Não, não estou dizendo que essas situações anteriores sejam motivo para criminalizar o trabalho da imprensa. Ao contrário, estou entre os que compreendem e defendem a distinção entre o processo de obtenção das informações (que em todos esses casos foi de forma criminosa) e sua divulgação pela imprensa, assegurada pela Constituição no bojo do princípio democrático de uma imprensa livre, e baseada na noção de interesse público, também presente em todas as situações.

O que frustra é ver a esmagadora maioria da população demonstrar ou incapacidade ou falta de vontade para perceber o que esses episódios têm em comum, o que obrigaria a tratá-los da mesma maneira. Porém, eis que a cegueira seletiva entra em cena, e então nossos filtros deixam de fora do rigor analítico nossos políticos de estimação.

Há muito de verdade no que tantos especialistas têm dito nos últimos tempos: que em uma democracia madura e consolidada as instituições se mostrariam mais sólidas e reagiriam, expurgando aventuras personalistas e messiânicas, seja no campo eleitoral, seja no campo jurídico. Na maioria das democracias pelo mundo afora, Moro e Dallagnol já estariam afastados dos cargos e respondendo por seus desvios de conduta.

Mas tenho a impressão de que se diz pouco sobre o papel da população nessa história. Instituições fortes são imprescindíveis para a sustentação de um regime democrático. Contudo, elas não são suficientes. Não há democracia no mundo que se consolide e que seja capaz de durar sem uma cultura democrática robusta que dê sustentação ao regime e às suas instituições. Embora nossas instituições democráticas sejam, de fato, frágeis, esse está longe de ser o único problema de nossa democracia. Nossa cultura democrática é ainda mais precária.

O Brasil não terá uma democracia forte enquanto seus eleitores agirem como hordas de animais guiados pelo fígado, que acreditam que o país só será melhor quando os adversários políticos forem todos linchados e destruídos. A única coisa que esse comportamento é capaz de alimentar são as sementes do autoritarismo, essa coisa horrorosa de que tantos acusam a Venezuela, mas que são incapazes de perceber no próprio quintal.

====

» **Objetivo A**
Copie do trecho sobre democracia tudo o que vai de "O que frustra" até "políticos de estimação.".
» **Objetivo B**
Encontre todas as linhas que contêm a palavra "debris" e copie cada uma delas.
O trecho e as linhas vêm de fontes diferentes.

====

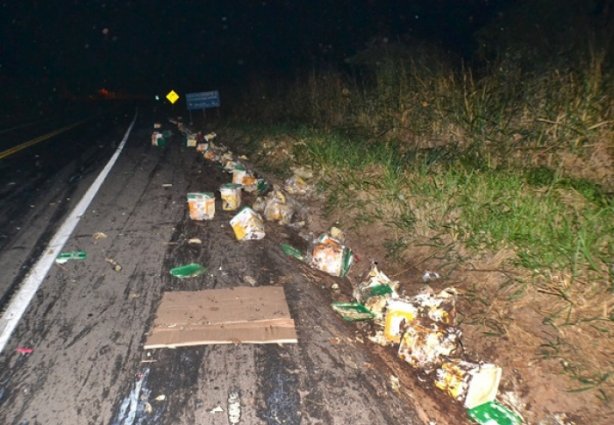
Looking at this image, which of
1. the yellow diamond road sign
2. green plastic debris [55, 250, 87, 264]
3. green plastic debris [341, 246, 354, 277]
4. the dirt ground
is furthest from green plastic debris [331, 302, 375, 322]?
the yellow diamond road sign

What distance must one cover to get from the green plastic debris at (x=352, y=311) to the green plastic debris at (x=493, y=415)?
3.11 feet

====

» **Resposta correta A**
O que frustra é ver a esmagadora maioria da população demonstrar ou incapacidade ou falta de vontade para perceber o que esses episódios têm em comum, o que obrigaria a tratá-los da mesma maneira. Porém, eis que a cegueira seletiva entra em cena, e então nossos filtros deixam de fora do rigor analítico nossos políticos de estimação.

» **Resposta correta B**
2. green plastic debris [55, 250, 87, 264]
3. green plastic debris [341, 246, 354, 277]
is furthest from green plastic debris [331, 302, 375, 322]?
What distance must one cover to get from the green plastic debris at (x=352, y=311) to the green plastic debris at (x=493, y=415)?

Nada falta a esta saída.